Task directions ->
Reproduce each of the records below word for word, including the answer given after each one.

Source data ->
* Begin *

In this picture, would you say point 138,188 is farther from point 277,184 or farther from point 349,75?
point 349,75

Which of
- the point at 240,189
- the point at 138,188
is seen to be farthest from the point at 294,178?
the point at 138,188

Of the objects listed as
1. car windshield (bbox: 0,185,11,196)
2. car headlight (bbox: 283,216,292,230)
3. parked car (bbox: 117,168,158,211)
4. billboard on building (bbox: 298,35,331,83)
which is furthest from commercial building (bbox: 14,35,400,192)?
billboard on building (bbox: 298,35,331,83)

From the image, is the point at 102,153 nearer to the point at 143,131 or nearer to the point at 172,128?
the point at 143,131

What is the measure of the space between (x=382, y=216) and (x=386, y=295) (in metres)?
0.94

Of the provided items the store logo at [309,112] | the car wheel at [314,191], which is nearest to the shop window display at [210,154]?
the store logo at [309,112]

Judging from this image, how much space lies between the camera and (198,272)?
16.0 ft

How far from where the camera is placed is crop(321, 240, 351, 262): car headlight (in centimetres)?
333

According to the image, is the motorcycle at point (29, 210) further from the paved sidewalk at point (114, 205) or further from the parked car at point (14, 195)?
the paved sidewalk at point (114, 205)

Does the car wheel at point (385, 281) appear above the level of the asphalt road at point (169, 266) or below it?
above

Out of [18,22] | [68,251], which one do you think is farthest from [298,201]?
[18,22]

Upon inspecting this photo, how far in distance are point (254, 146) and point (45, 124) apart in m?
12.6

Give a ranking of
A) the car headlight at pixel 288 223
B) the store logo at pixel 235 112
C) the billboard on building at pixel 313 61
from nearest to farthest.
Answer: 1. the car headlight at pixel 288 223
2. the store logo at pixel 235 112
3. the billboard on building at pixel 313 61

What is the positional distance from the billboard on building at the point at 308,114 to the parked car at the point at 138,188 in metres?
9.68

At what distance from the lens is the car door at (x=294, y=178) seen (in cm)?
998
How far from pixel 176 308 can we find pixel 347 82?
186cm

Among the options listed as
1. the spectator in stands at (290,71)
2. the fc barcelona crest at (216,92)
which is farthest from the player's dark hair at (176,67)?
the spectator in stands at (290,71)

* End *

Response for this exercise ->
In this picture, would you say point 138,188 is farther from point 277,184 or farther from point 349,75?
point 349,75

Which of
- the point at 240,189
- the point at 138,188
is seen to be farthest from the point at 294,178?
the point at 138,188

Of the objects listed as
1. car windshield (bbox: 0,185,11,196)
2. car headlight (bbox: 283,216,292,230)
3. parked car (bbox: 117,168,158,211)
4. billboard on building (bbox: 298,35,331,83)
which is furthest from commercial building (bbox: 14,35,400,192)?
billboard on building (bbox: 298,35,331,83)

From the image, is the point at 102,153 nearer to the point at 143,131 or nearer to the point at 172,128?
the point at 143,131

What is the measure of the space between (x=382, y=216) and (x=386, y=295) (in metres)?
0.94

Of the provided items the store logo at [309,112] | the car wheel at [314,191], which is nearest to the shop window display at [210,154]?
the store logo at [309,112]

Judging from this image, how much space lies between the camera and (198,272)?
16.0 ft

How far from where the camera is placed is crop(321, 240, 351, 262): car headlight (in centimetres)?
333

According to the image, is the motorcycle at point (29, 210) further from the paved sidewalk at point (114, 205) or further from the parked car at point (14, 195)?
the paved sidewalk at point (114, 205)

Does the car wheel at point (385, 281) appear above the level of the asphalt road at point (169, 266) or below it?
above

Out of [18,22] | [68,251], which one do you think is farthest from [298,201]?
[18,22]

Upon inspecting this photo, how far in distance are point (254, 146) and point (45, 124) apart in m?
12.6

Give a ranking of
A) the car headlight at pixel 288 223
B) the store logo at pixel 235 112
C) the billboard on building at pixel 313 61
from nearest to farthest.
Answer: 1. the car headlight at pixel 288 223
2. the store logo at pixel 235 112
3. the billboard on building at pixel 313 61

What is the positional distance from the billboard on building at the point at 308,114 to the parked car at the point at 138,188 in metres?
9.68

At what distance from the lens is the car door at (x=294, y=178) seen (in cm)?
998
How far from pixel 176 308 can we find pixel 347 82?
186cm

Among the options listed as
1. the spectator in stands at (290,71)
2. the fc barcelona crest at (216,92)
which is farthest from the player's dark hair at (176,67)?
the spectator in stands at (290,71)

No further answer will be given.